- _TESTO ESTRATTO_:
Ma come fanno i personaggi…

Bankoboev.Ru_v_golove_polnyi_cirkCon un post atipico metto nero su bianco i tre principali problemi che si presentano nel creare i personaggi di una storia. Per me, caratterizzare i personaggi e dare a essi tridimensionalità si rivela uno degli aspetti più ardui della scrittura. Non nego che è anche l’elemento sul quale lavoro di più e spesso con risultati non soddisfacenti; un conto, infatti, è sapere come si fa e un altro riuscire a farlo bene. Spero sempre nei vostri utili consigli. Prendendo a pretesto il titolo di una famosa canzone di Dalla e De Gregori, vi presento gli aspetti salienti che devo mettere a fuoco ogni volta.

Ma come fanno i personaggi a…

1- A presentarsi al lettore 

Il personaggio di un romanzo è uno sconosciuto per il lettore. Egli lo incontra per la prima volta nelle pagine di un libro e, nel giro di poche righe, deve farsi un’idea precisa di lui: chi è, com’è, cosa fa, cosa ha fatto, quali desideri ha e qual è il suo mondo interiore. Per l’autore, ogni volta, la presentazione dei personaggi è un’impresa, soprattutto perché le varie informazioni non si possono concentrare nello spazio di una pagina; al contrario, esse devono essere diluite, evitando di soverchiare il lettore con rischiosi “infodump” (eccesso di informazioni). Concentrare tutte le informazioni provoca nel lettore un effetto simile a quello che proviamo noi allorché perfetti sconosciuti ci sommergono di informazioni – non richieste per altro- sulla loro vita.

2- A mostrare al lettore il loro aspetto fisico

Il libro è fatto di parole, non d’immagini. Mi viene in mente la bella edizione illustrata di Piccole donne che avevo nell’infanzia. A ogni personaggio corrispondeva un’effigie che si assestava nel mio immaginario indelebilmente. Nei romanzi degli adulti è impensabile. Si deve poter contare solo su parole e cioè verbi, sostantivi e aggettivi (l’ordine non è casuale). Come descrivere i personaggi senza appesantire il lettore? Negli esercizi del Laboratorio di scrittura, ho presentato un esempio tratto dal romanzo di Pirandello Il fu Mattia Pascal. Il brano è esemplificativo di come descrivere il protagonista partendo da un dialogo indiretto. Se non si vuole ricorrere al dialogo,  si può optare per l’uso di piccole “pennellate” in qua e là, lasciando tracce del personaggio nei pensieri degli interlocutori o utilizzando similitudini e metafore, come per esempio: “Aveva gli occhi da tragedia greca su una faccia da satiro” ( esempio tratto da Giuda di Oz). In generale,  penso, che dovremmo lasciare al lettore il compito di  arricchire con la propria fantasia i ritratti dei personaggi, evitando di spiegare tutto in modo minuzioso.

(Voci da una fonte di dati)
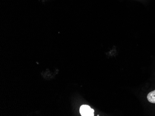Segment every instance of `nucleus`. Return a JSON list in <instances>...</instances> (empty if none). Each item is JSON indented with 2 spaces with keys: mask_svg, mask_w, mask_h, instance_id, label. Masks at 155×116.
Instances as JSON below:
<instances>
[{
  "mask_svg": "<svg viewBox=\"0 0 155 116\" xmlns=\"http://www.w3.org/2000/svg\"><path fill=\"white\" fill-rule=\"evenodd\" d=\"M80 114L83 116H94V109H91L89 106L88 105H83L81 106L79 110Z\"/></svg>",
  "mask_w": 155,
  "mask_h": 116,
  "instance_id": "f257e3e1",
  "label": "nucleus"
},
{
  "mask_svg": "<svg viewBox=\"0 0 155 116\" xmlns=\"http://www.w3.org/2000/svg\"><path fill=\"white\" fill-rule=\"evenodd\" d=\"M147 99L149 102L155 103V90L150 92L147 95Z\"/></svg>",
  "mask_w": 155,
  "mask_h": 116,
  "instance_id": "f03ea898",
  "label": "nucleus"
},
{
  "mask_svg": "<svg viewBox=\"0 0 155 116\" xmlns=\"http://www.w3.org/2000/svg\"><path fill=\"white\" fill-rule=\"evenodd\" d=\"M43 2H45V1H48V0H41Z\"/></svg>",
  "mask_w": 155,
  "mask_h": 116,
  "instance_id": "7ed1b4c3",
  "label": "nucleus"
}]
</instances>
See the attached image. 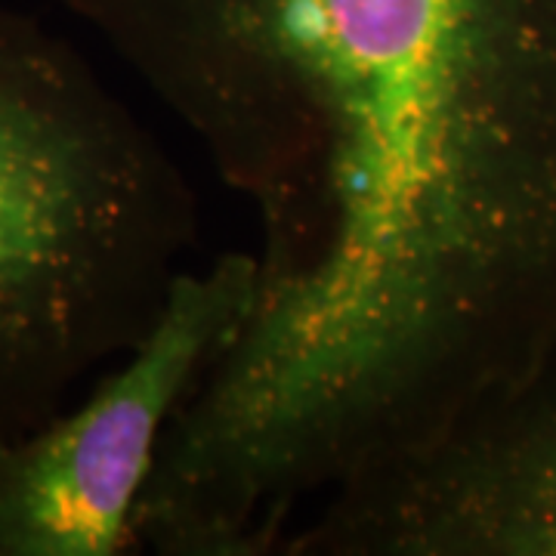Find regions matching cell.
Instances as JSON below:
<instances>
[{"label": "cell", "mask_w": 556, "mask_h": 556, "mask_svg": "<svg viewBox=\"0 0 556 556\" xmlns=\"http://www.w3.org/2000/svg\"><path fill=\"white\" fill-rule=\"evenodd\" d=\"M251 204L254 303L137 510L278 556L556 353V0H60Z\"/></svg>", "instance_id": "cell-1"}, {"label": "cell", "mask_w": 556, "mask_h": 556, "mask_svg": "<svg viewBox=\"0 0 556 556\" xmlns=\"http://www.w3.org/2000/svg\"><path fill=\"white\" fill-rule=\"evenodd\" d=\"M195 236L161 139L68 40L0 7V439L137 346Z\"/></svg>", "instance_id": "cell-2"}, {"label": "cell", "mask_w": 556, "mask_h": 556, "mask_svg": "<svg viewBox=\"0 0 556 556\" xmlns=\"http://www.w3.org/2000/svg\"><path fill=\"white\" fill-rule=\"evenodd\" d=\"M251 251L182 269L159 318L75 408L0 439V556H121L179 408L239 338Z\"/></svg>", "instance_id": "cell-3"}, {"label": "cell", "mask_w": 556, "mask_h": 556, "mask_svg": "<svg viewBox=\"0 0 556 556\" xmlns=\"http://www.w3.org/2000/svg\"><path fill=\"white\" fill-rule=\"evenodd\" d=\"M278 556H556V353L316 501Z\"/></svg>", "instance_id": "cell-4"}]
</instances>
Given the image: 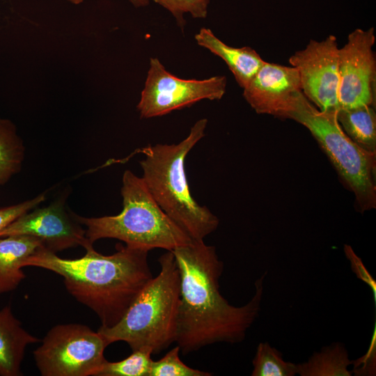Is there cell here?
I'll use <instances>...</instances> for the list:
<instances>
[{
    "instance_id": "obj_1",
    "label": "cell",
    "mask_w": 376,
    "mask_h": 376,
    "mask_svg": "<svg viewBox=\"0 0 376 376\" xmlns=\"http://www.w3.org/2000/svg\"><path fill=\"white\" fill-rule=\"evenodd\" d=\"M180 280L175 343L183 354L217 343H238L259 315L264 291L265 272L255 281V292L244 306H235L219 292L224 271L214 246L204 240L171 251Z\"/></svg>"
},
{
    "instance_id": "obj_2",
    "label": "cell",
    "mask_w": 376,
    "mask_h": 376,
    "mask_svg": "<svg viewBox=\"0 0 376 376\" xmlns=\"http://www.w3.org/2000/svg\"><path fill=\"white\" fill-rule=\"evenodd\" d=\"M148 253L126 245L112 255L92 249L80 258L66 259L42 248L24 262V267H37L61 276L68 292L95 313L100 327H111L152 278Z\"/></svg>"
},
{
    "instance_id": "obj_3",
    "label": "cell",
    "mask_w": 376,
    "mask_h": 376,
    "mask_svg": "<svg viewBox=\"0 0 376 376\" xmlns=\"http://www.w3.org/2000/svg\"><path fill=\"white\" fill-rule=\"evenodd\" d=\"M207 118L197 120L178 143L148 146L140 162L143 179L162 210L192 240H204L218 227L219 219L191 194L185 162L189 151L205 136Z\"/></svg>"
},
{
    "instance_id": "obj_4",
    "label": "cell",
    "mask_w": 376,
    "mask_h": 376,
    "mask_svg": "<svg viewBox=\"0 0 376 376\" xmlns=\"http://www.w3.org/2000/svg\"><path fill=\"white\" fill-rule=\"evenodd\" d=\"M159 263V273L145 285L122 319L111 327L98 329L109 345L124 341L132 351L147 347L158 354L175 341L179 270L172 251L162 255Z\"/></svg>"
},
{
    "instance_id": "obj_5",
    "label": "cell",
    "mask_w": 376,
    "mask_h": 376,
    "mask_svg": "<svg viewBox=\"0 0 376 376\" xmlns=\"http://www.w3.org/2000/svg\"><path fill=\"white\" fill-rule=\"evenodd\" d=\"M122 182L123 207L118 214L84 217L72 212L74 218L86 226V236L91 244L113 238L148 251L155 248L171 251L192 241L158 205L141 177L126 170Z\"/></svg>"
},
{
    "instance_id": "obj_6",
    "label": "cell",
    "mask_w": 376,
    "mask_h": 376,
    "mask_svg": "<svg viewBox=\"0 0 376 376\" xmlns=\"http://www.w3.org/2000/svg\"><path fill=\"white\" fill-rule=\"evenodd\" d=\"M337 111H320L299 92L281 118L295 120L306 127L334 166L341 180L354 194L361 212L376 207V154L365 151L343 130Z\"/></svg>"
},
{
    "instance_id": "obj_7",
    "label": "cell",
    "mask_w": 376,
    "mask_h": 376,
    "mask_svg": "<svg viewBox=\"0 0 376 376\" xmlns=\"http://www.w3.org/2000/svg\"><path fill=\"white\" fill-rule=\"evenodd\" d=\"M108 345L100 332L88 326L61 324L47 332L33 357L42 376H96L107 361Z\"/></svg>"
},
{
    "instance_id": "obj_8",
    "label": "cell",
    "mask_w": 376,
    "mask_h": 376,
    "mask_svg": "<svg viewBox=\"0 0 376 376\" xmlns=\"http://www.w3.org/2000/svg\"><path fill=\"white\" fill-rule=\"evenodd\" d=\"M226 85L224 75L202 80L179 78L169 72L157 58H150L136 108L142 118L162 116L203 100H221Z\"/></svg>"
},
{
    "instance_id": "obj_9",
    "label": "cell",
    "mask_w": 376,
    "mask_h": 376,
    "mask_svg": "<svg viewBox=\"0 0 376 376\" xmlns=\"http://www.w3.org/2000/svg\"><path fill=\"white\" fill-rule=\"evenodd\" d=\"M373 27L356 29L338 49V109L375 106L376 60Z\"/></svg>"
},
{
    "instance_id": "obj_10",
    "label": "cell",
    "mask_w": 376,
    "mask_h": 376,
    "mask_svg": "<svg viewBox=\"0 0 376 376\" xmlns=\"http://www.w3.org/2000/svg\"><path fill=\"white\" fill-rule=\"evenodd\" d=\"M338 49L336 36L330 35L322 40H311L289 58L298 72L303 94L320 111L339 108Z\"/></svg>"
},
{
    "instance_id": "obj_11",
    "label": "cell",
    "mask_w": 376,
    "mask_h": 376,
    "mask_svg": "<svg viewBox=\"0 0 376 376\" xmlns=\"http://www.w3.org/2000/svg\"><path fill=\"white\" fill-rule=\"evenodd\" d=\"M65 198L49 205L37 207L22 214L0 231V237L28 235L39 239L44 248L52 253L83 246L94 249L86 236V230L68 210Z\"/></svg>"
},
{
    "instance_id": "obj_12",
    "label": "cell",
    "mask_w": 376,
    "mask_h": 376,
    "mask_svg": "<svg viewBox=\"0 0 376 376\" xmlns=\"http://www.w3.org/2000/svg\"><path fill=\"white\" fill-rule=\"evenodd\" d=\"M301 91L297 69L265 62L243 88V97L259 114L282 116L292 98Z\"/></svg>"
},
{
    "instance_id": "obj_13",
    "label": "cell",
    "mask_w": 376,
    "mask_h": 376,
    "mask_svg": "<svg viewBox=\"0 0 376 376\" xmlns=\"http://www.w3.org/2000/svg\"><path fill=\"white\" fill-rule=\"evenodd\" d=\"M194 39L199 46L208 49L226 63L242 88L251 81L265 62L251 47L229 46L207 28H201L195 34Z\"/></svg>"
},
{
    "instance_id": "obj_14",
    "label": "cell",
    "mask_w": 376,
    "mask_h": 376,
    "mask_svg": "<svg viewBox=\"0 0 376 376\" xmlns=\"http://www.w3.org/2000/svg\"><path fill=\"white\" fill-rule=\"evenodd\" d=\"M42 248V242L31 235L0 237V293L16 289L26 277L22 270L24 262Z\"/></svg>"
},
{
    "instance_id": "obj_15",
    "label": "cell",
    "mask_w": 376,
    "mask_h": 376,
    "mask_svg": "<svg viewBox=\"0 0 376 376\" xmlns=\"http://www.w3.org/2000/svg\"><path fill=\"white\" fill-rule=\"evenodd\" d=\"M40 339L27 332L10 306L0 310V376L22 375L21 364L29 344Z\"/></svg>"
},
{
    "instance_id": "obj_16",
    "label": "cell",
    "mask_w": 376,
    "mask_h": 376,
    "mask_svg": "<svg viewBox=\"0 0 376 376\" xmlns=\"http://www.w3.org/2000/svg\"><path fill=\"white\" fill-rule=\"evenodd\" d=\"M338 121L347 136L359 147L376 154V114L371 105L338 109Z\"/></svg>"
},
{
    "instance_id": "obj_17",
    "label": "cell",
    "mask_w": 376,
    "mask_h": 376,
    "mask_svg": "<svg viewBox=\"0 0 376 376\" xmlns=\"http://www.w3.org/2000/svg\"><path fill=\"white\" fill-rule=\"evenodd\" d=\"M352 364L345 345L334 342L314 352L307 361L297 363L301 376H351L348 367Z\"/></svg>"
},
{
    "instance_id": "obj_18",
    "label": "cell",
    "mask_w": 376,
    "mask_h": 376,
    "mask_svg": "<svg viewBox=\"0 0 376 376\" xmlns=\"http://www.w3.org/2000/svg\"><path fill=\"white\" fill-rule=\"evenodd\" d=\"M24 152L15 125L9 119L0 118V186L20 171Z\"/></svg>"
},
{
    "instance_id": "obj_19",
    "label": "cell",
    "mask_w": 376,
    "mask_h": 376,
    "mask_svg": "<svg viewBox=\"0 0 376 376\" xmlns=\"http://www.w3.org/2000/svg\"><path fill=\"white\" fill-rule=\"evenodd\" d=\"M251 376H294L297 363L285 361L282 353L267 342L260 343L252 361Z\"/></svg>"
},
{
    "instance_id": "obj_20",
    "label": "cell",
    "mask_w": 376,
    "mask_h": 376,
    "mask_svg": "<svg viewBox=\"0 0 376 376\" xmlns=\"http://www.w3.org/2000/svg\"><path fill=\"white\" fill-rule=\"evenodd\" d=\"M150 349L144 347L132 351L123 360L106 361L96 376H149L152 360Z\"/></svg>"
},
{
    "instance_id": "obj_21",
    "label": "cell",
    "mask_w": 376,
    "mask_h": 376,
    "mask_svg": "<svg viewBox=\"0 0 376 376\" xmlns=\"http://www.w3.org/2000/svg\"><path fill=\"white\" fill-rule=\"evenodd\" d=\"M180 347L176 345L161 359L151 363L149 376H210L212 374L192 368L180 359Z\"/></svg>"
},
{
    "instance_id": "obj_22",
    "label": "cell",
    "mask_w": 376,
    "mask_h": 376,
    "mask_svg": "<svg viewBox=\"0 0 376 376\" xmlns=\"http://www.w3.org/2000/svg\"><path fill=\"white\" fill-rule=\"evenodd\" d=\"M169 10L175 19L178 26L183 31L186 24L184 15L187 13L193 18L205 19L207 15L210 0H152Z\"/></svg>"
},
{
    "instance_id": "obj_23",
    "label": "cell",
    "mask_w": 376,
    "mask_h": 376,
    "mask_svg": "<svg viewBox=\"0 0 376 376\" xmlns=\"http://www.w3.org/2000/svg\"><path fill=\"white\" fill-rule=\"evenodd\" d=\"M46 199V194L22 203L0 208V231L22 214L38 207Z\"/></svg>"
},
{
    "instance_id": "obj_24",
    "label": "cell",
    "mask_w": 376,
    "mask_h": 376,
    "mask_svg": "<svg viewBox=\"0 0 376 376\" xmlns=\"http://www.w3.org/2000/svg\"><path fill=\"white\" fill-rule=\"evenodd\" d=\"M343 251L345 257L350 263L352 271L356 274L357 279L361 280L370 288L374 297V301L376 303L375 280L371 276L361 259L355 253L350 245L345 244L343 246Z\"/></svg>"
},
{
    "instance_id": "obj_25",
    "label": "cell",
    "mask_w": 376,
    "mask_h": 376,
    "mask_svg": "<svg viewBox=\"0 0 376 376\" xmlns=\"http://www.w3.org/2000/svg\"><path fill=\"white\" fill-rule=\"evenodd\" d=\"M373 334L370 345L367 352L357 359L352 361L354 369L352 370L355 375H375V359H376V329Z\"/></svg>"
},
{
    "instance_id": "obj_26",
    "label": "cell",
    "mask_w": 376,
    "mask_h": 376,
    "mask_svg": "<svg viewBox=\"0 0 376 376\" xmlns=\"http://www.w3.org/2000/svg\"><path fill=\"white\" fill-rule=\"evenodd\" d=\"M136 8L145 7L149 4V0H129Z\"/></svg>"
},
{
    "instance_id": "obj_27",
    "label": "cell",
    "mask_w": 376,
    "mask_h": 376,
    "mask_svg": "<svg viewBox=\"0 0 376 376\" xmlns=\"http://www.w3.org/2000/svg\"><path fill=\"white\" fill-rule=\"evenodd\" d=\"M67 1L73 4H79L82 3L84 0H67Z\"/></svg>"
}]
</instances>
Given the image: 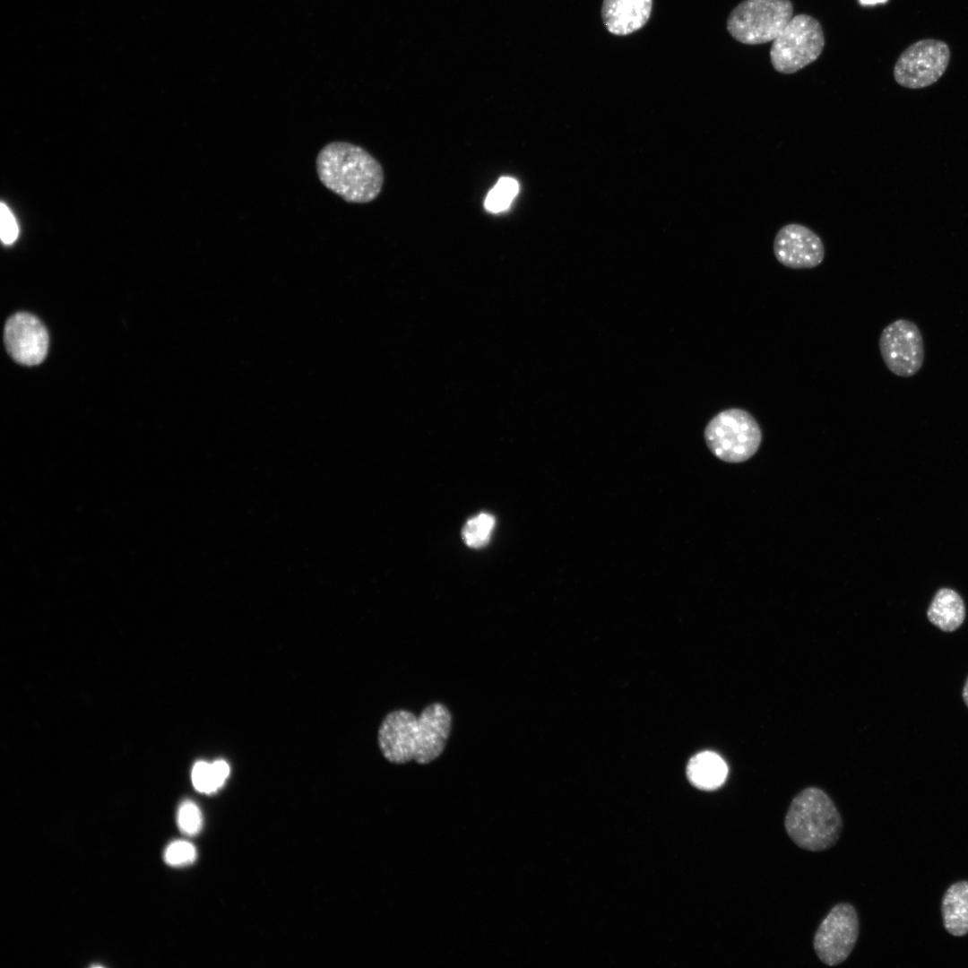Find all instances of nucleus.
Masks as SVG:
<instances>
[{
    "mask_svg": "<svg viewBox=\"0 0 968 968\" xmlns=\"http://www.w3.org/2000/svg\"><path fill=\"white\" fill-rule=\"evenodd\" d=\"M452 721L449 709L439 702L428 704L418 716L408 710H394L380 724L379 748L393 764L411 760L429 764L445 750Z\"/></svg>",
    "mask_w": 968,
    "mask_h": 968,
    "instance_id": "nucleus-1",
    "label": "nucleus"
},
{
    "mask_svg": "<svg viewBox=\"0 0 968 968\" xmlns=\"http://www.w3.org/2000/svg\"><path fill=\"white\" fill-rule=\"evenodd\" d=\"M321 183L348 203L375 200L384 184L380 163L360 146L346 142L326 144L315 160Z\"/></svg>",
    "mask_w": 968,
    "mask_h": 968,
    "instance_id": "nucleus-2",
    "label": "nucleus"
},
{
    "mask_svg": "<svg viewBox=\"0 0 968 968\" xmlns=\"http://www.w3.org/2000/svg\"><path fill=\"white\" fill-rule=\"evenodd\" d=\"M784 827L788 836L800 849L823 851L838 842L843 819L823 790L808 787L792 799L785 815Z\"/></svg>",
    "mask_w": 968,
    "mask_h": 968,
    "instance_id": "nucleus-3",
    "label": "nucleus"
},
{
    "mask_svg": "<svg viewBox=\"0 0 968 968\" xmlns=\"http://www.w3.org/2000/svg\"><path fill=\"white\" fill-rule=\"evenodd\" d=\"M710 451L727 462H741L760 446L762 433L756 419L747 411L730 408L717 413L704 428Z\"/></svg>",
    "mask_w": 968,
    "mask_h": 968,
    "instance_id": "nucleus-4",
    "label": "nucleus"
},
{
    "mask_svg": "<svg viewBox=\"0 0 968 968\" xmlns=\"http://www.w3.org/2000/svg\"><path fill=\"white\" fill-rule=\"evenodd\" d=\"M824 46L821 23L808 14H797L773 40L770 48L772 66L783 74L794 73L815 62Z\"/></svg>",
    "mask_w": 968,
    "mask_h": 968,
    "instance_id": "nucleus-5",
    "label": "nucleus"
},
{
    "mask_svg": "<svg viewBox=\"0 0 968 968\" xmlns=\"http://www.w3.org/2000/svg\"><path fill=\"white\" fill-rule=\"evenodd\" d=\"M792 14L791 0H744L730 12L727 30L742 44H764L781 33Z\"/></svg>",
    "mask_w": 968,
    "mask_h": 968,
    "instance_id": "nucleus-6",
    "label": "nucleus"
},
{
    "mask_svg": "<svg viewBox=\"0 0 968 968\" xmlns=\"http://www.w3.org/2000/svg\"><path fill=\"white\" fill-rule=\"evenodd\" d=\"M859 932L855 908L849 903L834 905L815 933L813 946L817 956L828 966L841 964L854 949Z\"/></svg>",
    "mask_w": 968,
    "mask_h": 968,
    "instance_id": "nucleus-7",
    "label": "nucleus"
},
{
    "mask_svg": "<svg viewBox=\"0 0 968 968\" xmlns=\"http://www.w3.org/2000/svg\"><path fill=\"white\" fill-rule=\"evenodd\" d=\"M950 60L946 43L937 39L919 40L908 47L894 67L898 84L920 89L936 82L945 73Z\"/></svg>",
    "mask_w": 968,
    "mask_h": 968,
    "instance_id": "nucleus-8",
    "label": "nucleus"
},
{
    "mask_svg": "<svg viewBox=\"0 0 968 968\" xmlns=\"http://www.w3.org/2000/svg\"><path fill=\"white\" fill-rule=\"evenodd\" d=\"M878 346L885 365L895 376H912L923 365L922 334L912 321L898 319L886 325L880 334Z\"/></svg>",
    "mask_w": 968,
    "mask_h": 968,
    "instance_id": "nucleus-9",
    "label": "nucleus"
},
{
    "mask_svg": "<svg viewBox=\"0 0 968 968\" xmlns=\"http://www.w3.org/2000/svg\"><path fill=\"white\" fill-rule=\"evenodd\" d=\"M774 254L777 261L791 269H811L825 258V246L820 237L809 228L789 223L782 226L774 240Z\"/></svg>",
    "mask_w": 968,
    "mask_h": 968,
    "instance_id": "nucleus-10",
    "label": "nucleus"
},
{
    "mask_svg": "<svg viewBox=\"0 0 968 968\" xmlns=\"http://www.w3.org/2000/svg\"><path fill=\"white\" fill-rule=\"evenodd\" d=\"M4 341L10 356L18 363L27 366L41 363L48 350V334L45 326L28 313L15 314L7 320Z\"/></svg>",
    "mask_w": 968,
    "mask_h": 968,
    "instance_id": "nucleus-11",
    "label": "nucleus"
},
{
    "mask_svg": "<svg viewBox=\"0 0 968 968\" xmlns=\"http://www.w3.org/2000/svg\"><path fill=\"white\" fill-rule=\"evenodd\" d=\"M652 8L653 0H603L601 18L609 32L626 36L646 24Z\"/></svg>",
    "mask_w": 968,
    "mask_h": 968,
    "instance_id": "nucleus-12",
    "label": "nucleus"
},
{
    "mask_svg": "<svg viewBox=\"0 0 968 968\" xmlns=\"http://www.w3.org/2000/svg\"><path fill=\"white\" fill-rule=\"evenodd\" d=\"M929 622L944 632L959 628L965 618V605L955 590L941 588L934 595L928 611Z\"/></svg>",
    "mask_w": 968,
    "mask_h": 968,
    "instance_id": "nucleus-13",
    "label": "nucleus"
},
{
    "mask_svg": "<svg viewBox=\"0 0 968 968\" xmlns=\"http://www.w3.org/2000/svg\"><path fill=\"white\" fill-rule=\"evenodd\" d=\"M728 766L718 754L704 751L690 758L687 776L696 788L713 791L721 787L726 780Z\"/></svg>",
    "mask_w": 968,
    "mask_h": 968,
    "instance_id": "nucleus-14",
    "label": "nucleus"
},
{
    "mask_svg": "<svg viewBox=\"0 0 968 968\" xmlns=\"http://www.w3.org/2000/svg\"><path fill=\"white\" fill-rule=\"evenodd\" d=\"M946 930L955 937L968 933V881L953 884L944 895L941 905Z\"/></svg>",
    "mask_w": 968,
    "mask_h": 968,
    "instance_id": "nucleus-15",
    "label": "nucleus"
},
{
    "mask_svg": "<svg viewBox=\"0 0 968 968\" xmlns=\"http://www.w3.org/2000/svg\"><path fill=\"white\" fill-rule=\"evenodd\" d=\"M229 774V766L223 760L212 764L197 762L192 770V782L194 788L204 793H211L223 785Z\"/></svg>",
    "mask_w": 968,
    "mask_h": 968,
    "instance_id": "nucleus-16",
    "label": "nucleus"
},
{
    "mask_svg": "<svg viewBox=\"0 0 968 968\" xmlns=\"http://www.w3.org/2000/svg\"><path fill=\"white\" fill-rule=\"evenodd\" d=\"M496 523L495 518L487 513H480L469 519L462 528V535L466 545L480 549L487 545Z\"/></svg>",
    "mask_w": 968,
    "mask_h": 968,
    "instance_id": "nucleus-17",
    "label": "nucleus"
},
{
    "mask_svg": "<svg viewBox=\"0 0 968 968\" xmlns=\"http://www.w3.org/2000/svg\"><path fill=\"white\" fill-rule=\"evenodd\" d=\"M519 192L518 182L512 177H503L498 179L488 192L484 202L487 211L492 213L506 210Z\"/></svg>",
    "mask_w": 968,
    "mask_h": 968,
    "instance_id": "nucleus-18",
    "label": "nucleus"
},
{
    "mask_svg": "<svg viewBox=\"0 0 968 968\" xmlns=\"http://www.w3.org/2000/svg\"><path fill=\"white\" fill-rule=\"evenodd\" d=\"M177 820L180 830L189 835L197 834L202 826L201 811L191 801H186L179 807Z\"/></svg>",
    "mask_w": 968,
    "mask_h": 968,
    "instance_id": "nucleus-19",
    "label": "nucleus"
},
{
    "mask_svg": "<svg viewBox=\"0 0 968 968\" xmlns=\"http://www.w3.org/2000/svg\"><path fill=\"white\" fill-rule=\"evenodd\" d=\"M196 857L194 846L186 841H175L166 849L165 861L171 866H184L192 863Z\"/></svg>",
    "mask_w": 968,
    "mask_h": 968,
    "instance_id": "nucleus-20",
    "label": "nucleus"
},
{
    "mask_svg": "<svg viewBox=\"0 0 968 968\" xmlns=\"http://www.w3.org/2000/svg\"><path fill=\"white\" fill-rule=\"evenodd\" d=\"M0 214L1 239L6 245L12 244L18 237V226L15 218L4 203H1Z\"/></svg>",
    "mask_w": 968,
    "mask_h": 968,
    "instance_id": "nucleus-21",
    "label": "nucleus"
},
{
    "mask_svg": "<svg viewBox=\"0 0 968 968\" xmlns=\"http://www.w3.org/2000/svg\"><path fill=\"white\" fill-rule=\"evenodd\" d=\"M861 5H874L877 4H885L887 0H859Z\"/></svg>",
    "mask_w": 968,
    "mask_h": 968,
    "instance_id": "nucleus-22",
    "label": "nucleus"
},
{
    "mask_svg": "<svg viewBox=\"0 0 968 968\" xmlns=\"http://www.w3.org/2000/svg\"><path fill=\"white\" fill-rule=\"evenodd\" d=\"M962 696H963L964 702L965 703L966 706L968 707V677H967V678L965 680V683H964V688H963Z\"/></svg>",
    "mask_w": 968,
    "mask_h": 968,
    "instance_id": "nucleus-23",
    "label": "nucleus"
}]
</instances>
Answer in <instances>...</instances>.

- _ISTRUZIONI_:
- a) Traduci in inglese la frase del testo sui personaggi "Il personaggio di un romanzo è uno sconosciuto per il lettore."
- b) Riporta senza modifiche il passo del testo sui personaggi da "Bankoboev.Ru_v_golove_polnyi_cirkCon un post" fino a "fuoco ogni volta." incluso.
I record non servono per svolgere il lavoro.

- _RISPOSTE ATTESE_:
- a) The character in a novel is a stranger to the reader.

- b)
Bankoboev.Ru_v_golove_polnyi_cirkCon un post atipico metto nero su bianco i tre principali problemi che si presentano nel creare i personaggi di una storia. Per me, caratterizzare i personaggi e dare a essi tridimensionalità si rivela uno degli aspetti più ardui della scrittura. Non nego che è anche l’elemento sul quale lavoro di più e spesso con risultati non soddisfacenti; un conto, infatti, è sapere come si fa e un altro riuscire a farlo bene. Spero sempre nei vostri utili consigli. Prendendo a pretesto il titolo di una famosa canzone di Dalla e De Gregori, vi presento gli aspetti salienti che devo mettere a fuoco ogni volta.